SOURCE EXTRACT

——

History, alchemy, gastronomy - I think you covered it all with this one! Not sure I'm up to creating my own murri (still working on bread starters) but it looks like a fascinating process.

Hello Deana:
Byzantine Art has such a magically exotic appeal and so has the Murri sauce. We love the idea that alone Murri is rather strange but something wonderful happens when combined with other flavours. Just like the Art which, alone, can for us be rather too gold and glittery, but when placed in a building of tremendous opulence and scale, it suddenly transforms into something much more refined and beautiful.

This is a most enchanting post which we have thoroughly enjoyed reading.

Your post is like a wonderful lecture and has transported me to Istanbul. The murri sauce sounds delicious. I will make note of the recipe.

Thank you for an enlightening post.

This is a really interesting post and I love the pictures that go with it. I don't think I will be making the Murri sauce but it intrigues me. Diane

Beautiful, visual post, Deana! We have a lovely Madonna and Child at our art museum from the 14th century which looks very similar as the one you've shown:

I'd love to try making my own sausage one day - sauce must be amazing.

I've been intrigued by Garum for quite some time now but Murri is new to me. would love to try my hand at making it! What a unique blend of flavors, I bet it tastes unlike anything else. Love that beautiful old Roman bottle!

You know, Deana, it's odd the things that stick in your mind from either your own schooling, or from when you helped your children. Justinian is there, lurking. And I knew about re-writing Roman law. (Did not know they gave his name to the plague though.)
Is that drawing of Constantinople from the book Byzantium? What amazing colors. If that's an example of the other pictures, I'd LOVE to see that book.
You're not a nerd, you're a food historian. :)
Murri is new to me and what interesting ingredients: nuts, seeds and a bit of fruit. I've never heard of nigela looked it up and it was spelled nigella in Wikipedia. and tastes like fennel. Is that right? Why does murri end up salty?
Brilliant post. I'd probably poison myself if I made this.

Been dying to go the Hagia Sophia since I was a boy. I'm convince that if I make your murri and merguez, I can go there via plate. Love merguez but have not tries murri 9or even heard of it before your post). Sounds divine.

——

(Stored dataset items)

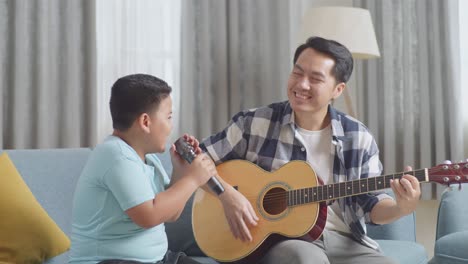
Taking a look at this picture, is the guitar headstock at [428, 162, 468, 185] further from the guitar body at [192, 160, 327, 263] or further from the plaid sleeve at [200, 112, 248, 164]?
the plaid sleeve at [200, 112, 248, 164]

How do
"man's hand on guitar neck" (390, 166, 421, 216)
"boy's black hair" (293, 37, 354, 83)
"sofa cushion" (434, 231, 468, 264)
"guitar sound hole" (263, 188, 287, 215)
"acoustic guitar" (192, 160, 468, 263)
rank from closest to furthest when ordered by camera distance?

——

SET EXERCISE
Write out, word for word, the passage of the blog comments above that opens with the words containing "This is a most" and closes with "old Roman bottle!".

OUTPUT FOR THIS EXERCISE
This is a most enchanting post which we have thoroughly enjoyed reading.

Your post is like a wonderful lecture and has transported me to Istanbul. The murri sauce sounds delicious. I will make note of the recipe.

Thank you for an enlightening post.

This is a really interesting post and I love the pictures that go with it. I don't think I will be making the Murri sauce but it intrigues me. Diane

Beautiful, visual post, Deana! We have a lovely Madonna and Child at our art museum from the 14th century which looks very similar as the one you've shown:

I'd love to try making my own sausage one day - sauce must be amazing.

I've been intrigued by Garum for quite some time now but Murri is new to me. would love to try my hand at making it! What a unique blend of flavors, I bet it tastes unlike anything else. Love that beautiful old Roman bottle!